5. **Output notes:**
   - "Local index files (index.md) are no longer needed — the DB is the source of truth."
   - "docs/status.md and CLAUDE.md stay local (maintained by /mxSave)."
   - If `docs/reference/` exists: "Reference files additionally remain local."

## Cleanup Phase (with --cleanup or --sync)
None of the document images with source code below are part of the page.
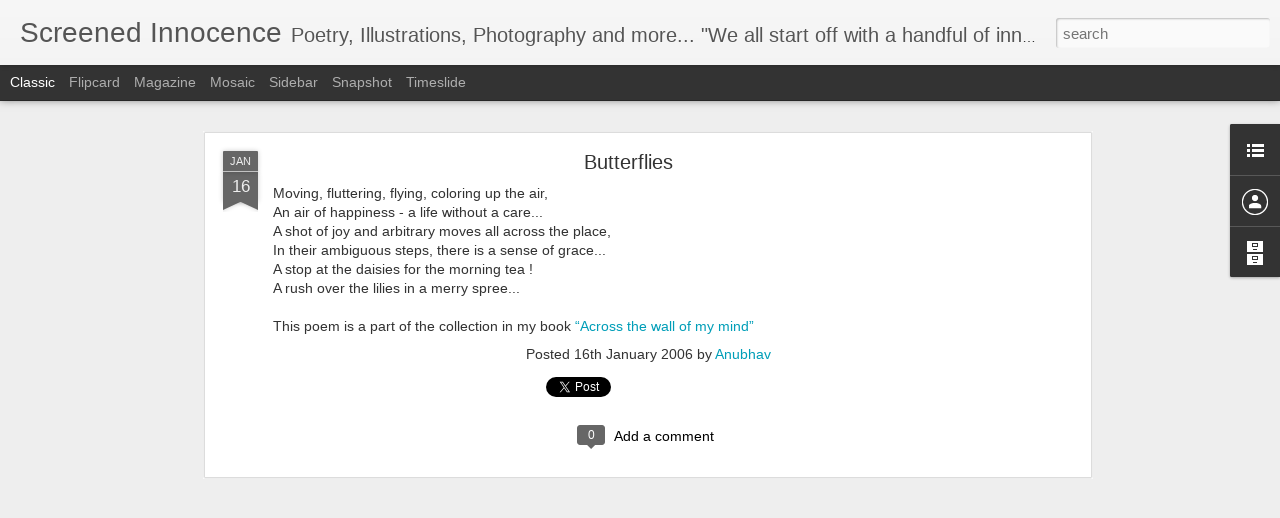

--- FILE ---
content_type: text/javascript; charset=UTF-8
request_url: http://www.screenedinnocence.com/?v=0&action=initial&widgetId=LinkList1&responseType=js&xssi_token=AOuZoY6-b8JXAWYFDogAy0nJDuJAoICpqA%3A1769068602917
body_size: 252
content:
try {
_WidgetManager._HandleControllerResult('LinkList1', 'initial',{'title': 'Bubbletoon (My comic strip and daily story)', 'sorting': 'none', 'shownum': 1, 'links': [{'name': 'Bubbletoon', 'target': 'http://bubbletoon.blogspot.com'}]});
} catch (e) {
  if (typeof log != 'undefined') {
    log('HandleControllerResult failed: ' + e);
  }
}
After successful import (or separately with `--cleanup`): Remove local fallback files that are now in the DB.

### Cleanup workflow

1. **Pre-load DB inventory (⚡ per-doc_type loop, NOT pagination):** Use the same per-`doc_type` loop pattern as the Import phase step 0 (mx_search has no `offset` param, hard-capped at 50 — `mx.Tool.Read.pas:477-479`). Build `existing_slugs` set by iterating all `doc_type` values and merging. ⚡ **Silent data loss risk** if you skip a doc_type or only call once without filters and the project has >50 docs: deletable files whose DB match lives in the un-fetched tail would be kept as "not in DB" and mis-reported. ⚡ **Hard fail-safe:** if any single per-doc_type call returns exactly 50 results, abort cleanup with an explicit error — the inventory is incomplete and cleanup is unsafe. The user must wait for server-side pagination support.
   **For each local file** in `docs/plans/`, `docs/specs/`, `docs/decisions/`:
   - Check file slug against `existing_slugs`. !mx_search per file
   - If YES and content matches → delete file
   - If NO → keep file (not yet imported)
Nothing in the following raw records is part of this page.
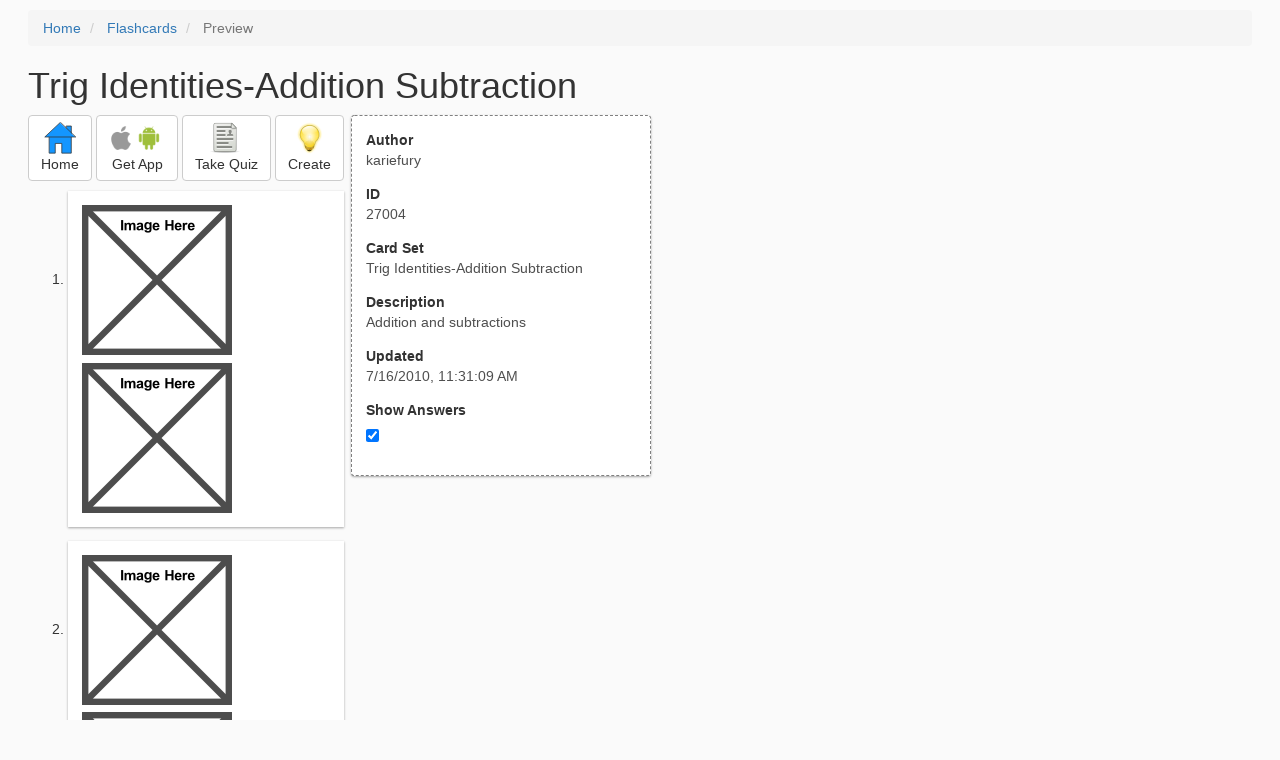

--- FILE ---
content_type: text/html; charset=utf-8
request_url: https://www.google.com/recaptcha/api2/aframe
body_size: 267
content:
<!DOCTYPE HTML><html><head><meta http-equiv="content-type" content="text/html; charset=UTF-8"></head><body><script nonce="zyd7JW-01RBnMP-eCux6Rw">/** Anti-fraud and anti-abuse applications only. See google.com/recaptcha */ try{var clients={'sodar':'https://pagead2.googlesyndication.com/pagead/sodar?'};window.addEventListener("message",function(a){try{if(a.source===window.parent){var b=JSON.parse(a.data);var c=clients[b['id']];if(c){var d=document.createElement('img');d.src=c+b['params']+'&rc='+(localStorage.getItem("rc::a")?sessionStorage.getItem("rc::b"):"");window.document.body.appendChild(d);sessionStorage.setItem("rc::e",parseInt(sessionStorage.getItem("rc::e")||0)+1);localStorage.setItem("rc::h",'1768996938760');}}}catch(b){}});window.parent.postMessage("_grecaptcha_ready", "*");}catch(b){}</script></body></html>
2. **Protected files (NEVER delete):**
   - `CLAUDE.md` — always stays local
   - `docs/status.md` — always stays local
   - `docs/ops/workflow-log.md` — stays as local fallback
   - `docs/reference/*.md` — stay as local reference
   - `*/index.md` — index files stay

3. **Deletable files (only after DB verification):**
   - `docs/plans/PLAN-*.md` — if present in DB
   - `docs/specs/SPEC-*.md` — if present in DB
   - `docs/decisions/ADR-*.md` — if present in DB
   - `docs/plans/session-notes-*.md` — if present in DB

4. **Clean up index files:**
   - Remove lines from `docs/plans/index.md`, `docs/specs/index.md`, `docs/decisions/index.md` that reference deleted files
   - If index is empty afterwards: Insert placeholder line (`_No local entries — documents in Knowledge-DB_`)
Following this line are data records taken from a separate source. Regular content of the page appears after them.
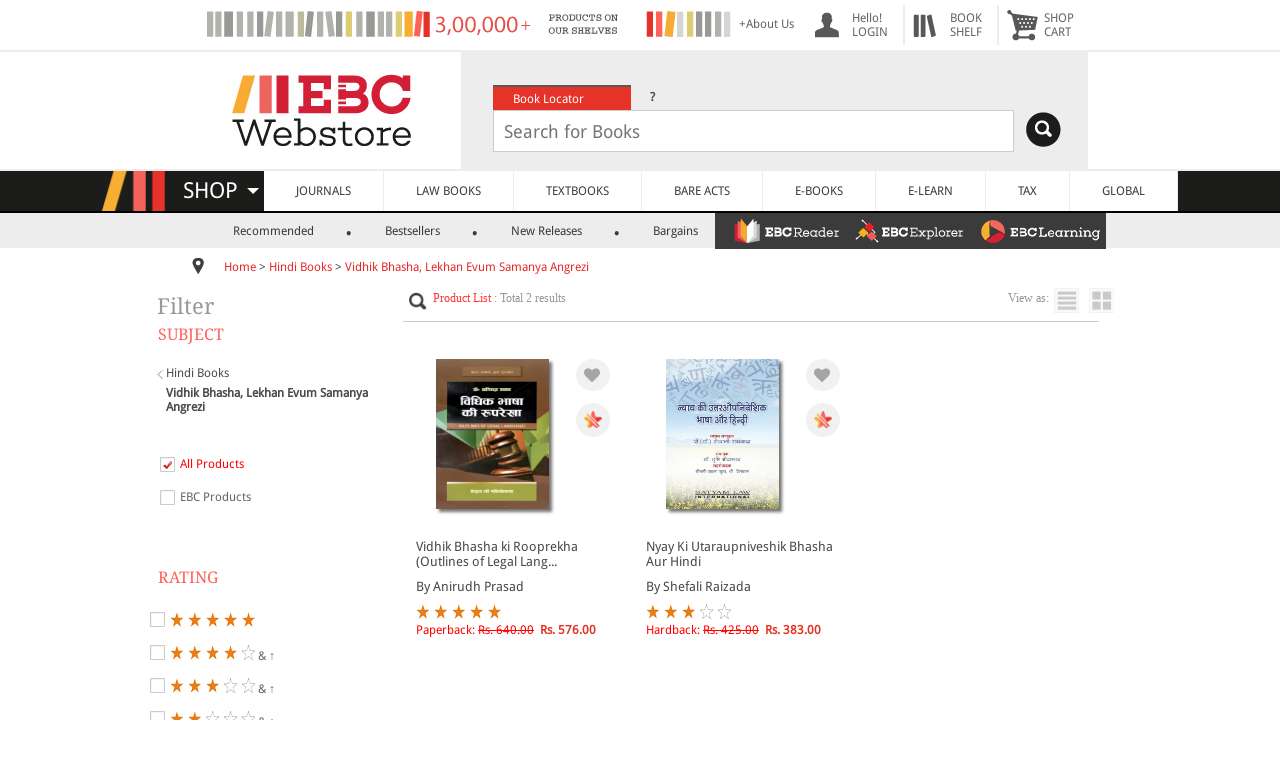

--- FILE ---
content_type: text/css
request_url: https://www.ebcwebstore.com/includes/ebcmenu_files/menufile/jPushMenu.css
body_size: 642
content:
/* General styles for all menus */
.toggle-menu{
	display:none;
}
.menu-left{
	display:none;
}
@media only screen and (max-width: 900px) {
.toggle-menu{
	display:block;
}
.menu-left{
	display:block;
}
.cbp-spmenu {
	background: #FFF;
	position: fixed;
}

/* Orientation-dependent styles for the content of the menu */

.cbp-spmenu-vertical {
	width: 240px;
	height: 100%;
	top: 0;
	z-index: 3000;
}

.cbp-spmenu-horizontal {
	width: 100%;
	height: 150px;
	left: 0;
	z-index: 3000;
	overflow: hidden;
}

/* Vertical menu that slides from the left or right */

.cbp-spmenu-left {
	left: -240px;
}

.cbp-spmenu-right {
	right: -240px;
}

.cbp-spmenu-left.cbp-spmenu-open {
	left: 0px;
}

.cbp-spmenu-right.cbp-spmenu-open {
	right: 0px;
}

/* Horizontal menu that slides from the top or bottom */

.cbp-spmenu-top {
	top: -150px;
}

.cbp-spmenu-bottom {
	bottom: -150px;
}

.cbp-spmenu-top.cbp-spmenu-open {
	top: 0px;
}

.cbp-spmenu-bottom.cbp-spmenu-open {
	bottom: 0px;
}

/* Push classes applied to the body */

.cbp-spmenu-push {
	overflow-x: hidden;
	position: relative;
	left: 0;
}

.cbp-spmenu-push-toright {
	left: 240px;
}

.cbp-spmenu-push-toleft {
	left: -240px;
}

/* Transitions */

.cbp-spmenu,
.cbp-spmenu-push {
	-webkit-transition: all 0.3s ease;
	-moz-transition: all 0.3s ease;
	transition: all 0.3s ease;
}
}
/* Example media queries */

@media screen and (max-width: 55.1875em){

	.cbp-spmenu-horizontal {
		font-size: 75%;
		height: 110px;
	}

	.cbp-spmenu-top {
		top: -110px;
	}

	.cbp-spmenu-bottom {
		bottom: -110px;
	}

}

/*@media screen and (max-height: 26.375em){

	.cbp-spmenu-vertical {
		font-size: 90%;
		width: 240px;
	}

	.cbp-spmenu-left,
	.cbp-spmenu-push-toleft {
		left: -240px;
	}

	.cbp-spmenu-right {
		right: -240px;
	}

	.cbp-spmenu-push-toright {
		left: 240px;
	}
}*/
5. **Reference update (MANDATORY after each file deletion):**
   For each deleted file, search for the filename (without path) in local files and update links:
   - Grep for filename in: `CLAUDE.md`, `docs/status.md`, `docs/*/index.md`
   - Replace each Markdown link `[text](path/file.md)` with: `text (Knowledge-DB, doc_id=X)`
   - `docs/status.md` is NOT deleted but MUST be searched for dead links

6. **Output result:**

```
Cleanup completed:
- Deleted: X files (verified in DB)
- Kept: Y files (protected or not in DB)

| File | Action | Reason |
|------|--------|--------|
| docs/plans/PLAN-foo.md | deleted | in DB (doc_id=42) |
| docs/status.md | kept | protected |
```

## Rules

- **Idempotent:** Duplicates are detected by the server and skipped.
- **Cleanup only after verification:** Local file is ONLY deleted if the document is verifiably present in the DB (mx_search match).
- **Protected files:** CLAUDE.md, status.md, workflow-log.md, reference/, index.md are NEVER deleted.
- **Forward slashes:** Path parameters always with `/` instead of `\` (ADR-0001 TMS bug).
- **Encoding:** Server detects ANSI vs. UTF-8 automatically.
- **MCP errors:** On error → show error message, inform user. NO cleanup if import failed.
- **Connection loss during migration:** If an MCP call fails (timeout, connection reset), up to 3 retry attempts with 5s pause. Only after 3 failures mark the step as failed and continue to the next. Final summary: X successful, Y failed (with filenames).
- ⚡ **ClampVarchar (Bug#2889) before every write:** `title` max 255 chars (long legacy filenames like `PLAN-some-very-long-descriptive-name-with-many-words.md` can exceed this — trim locally), `slug` max 100 chars (derived from filename, truncate at `-` boundary after normalize), `change_reason` max 500 chars. Long values silently clamp server-side.
- ⚡ **Mirror sync:** edits to this skill MUST propagate to `V:\Projekte\MX_Intern\mxLore-skills\mxMigrateToDb\` + `V:\Projekte\MX_Intern\mxHannesMCP\claude-setup\skills\mxMigrateToDb\` (per `feedback_mxlore_skill_sync_workflow.md`). Canonical first, then `cp` to both mirrors.